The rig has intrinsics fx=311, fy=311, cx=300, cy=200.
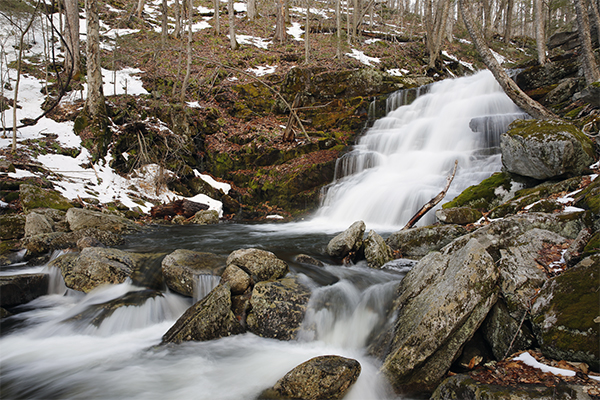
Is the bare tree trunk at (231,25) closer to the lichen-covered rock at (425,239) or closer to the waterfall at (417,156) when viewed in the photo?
the waterfall at (417,156)

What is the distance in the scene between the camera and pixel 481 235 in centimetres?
450

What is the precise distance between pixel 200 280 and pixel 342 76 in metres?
14.7

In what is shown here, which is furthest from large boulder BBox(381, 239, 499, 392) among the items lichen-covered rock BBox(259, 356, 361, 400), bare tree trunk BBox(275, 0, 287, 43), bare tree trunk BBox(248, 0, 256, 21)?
bare tree trunk BBox(248, 0, 256, 21)

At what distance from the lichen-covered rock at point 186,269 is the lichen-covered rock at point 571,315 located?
4.48m

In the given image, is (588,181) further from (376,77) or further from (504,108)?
(376,77)

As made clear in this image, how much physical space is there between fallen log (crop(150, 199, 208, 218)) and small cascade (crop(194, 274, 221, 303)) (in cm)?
627

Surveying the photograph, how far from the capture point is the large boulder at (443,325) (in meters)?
3.29

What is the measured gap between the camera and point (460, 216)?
255 inches

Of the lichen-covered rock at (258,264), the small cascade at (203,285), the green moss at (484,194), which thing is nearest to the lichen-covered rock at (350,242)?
the lichen-covered rock at (258,264)

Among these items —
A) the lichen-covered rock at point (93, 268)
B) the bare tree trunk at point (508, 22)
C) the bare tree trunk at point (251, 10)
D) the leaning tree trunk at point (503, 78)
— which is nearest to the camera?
the lichen-covered rock at point (93, 268)

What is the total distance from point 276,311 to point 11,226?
6.78 meters

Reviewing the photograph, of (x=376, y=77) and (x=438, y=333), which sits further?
(x=376, y=77)

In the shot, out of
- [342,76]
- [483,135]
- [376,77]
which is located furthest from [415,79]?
[483,135]

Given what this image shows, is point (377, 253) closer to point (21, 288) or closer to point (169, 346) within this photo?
point (169, 346)
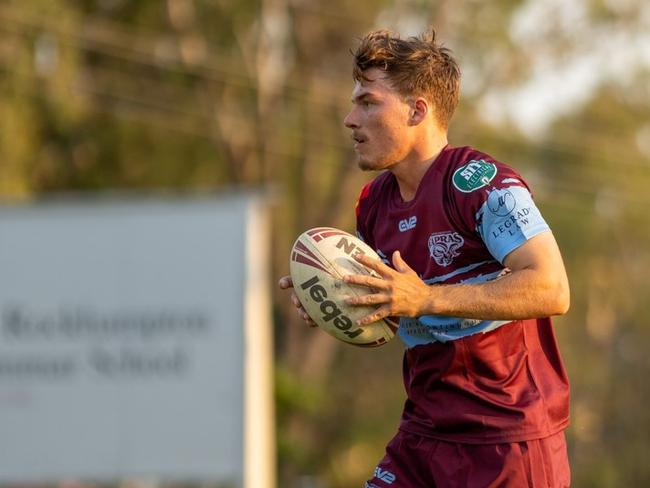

▶ [Stated task]: Copy out the rows from the line containing "What is the measured" through the end of the rows, substituting "dead tree trunk" for "bare tree trunk" and changing nothing else. Omit the pictures.

▶ [Written answer]:
What is the measured gap between the camera and point (460, 216)?
255 inches

Of the lichen-covered rock at (258,264), the small cascade at (203,285), the green moss at (484,194), which thing is nearest to the lichen-covered rock at (350,242)?
the lichen-covered rock at (258,264)

Among these items —
A) the lichen-covered rock at point (93, 268)
B) the dead tree trunk at point (508, 22)
C) the dead tree trunk at point (251, 10)
D) the leaning tree trunk at point (503, 78)
— which is nearest to the camera?
the lichen-covered rock at point (93, 268)

What is the total distance from point 276,311 to point 11,226?
6.78 meters

Reviewing the photograph, of (x=376, y=77) and (x=438, y=333), which sits further?
(x=376, y=77)

In the shot, out of
- [342,76]
- [483,135]
- [376,77]
which is located furthest from [415,79]?
[483,135]

Given what this image shows, is point (377, 253) closer to point (21, 288) or closer to point (169, 346) within this photo?
point (169, 346)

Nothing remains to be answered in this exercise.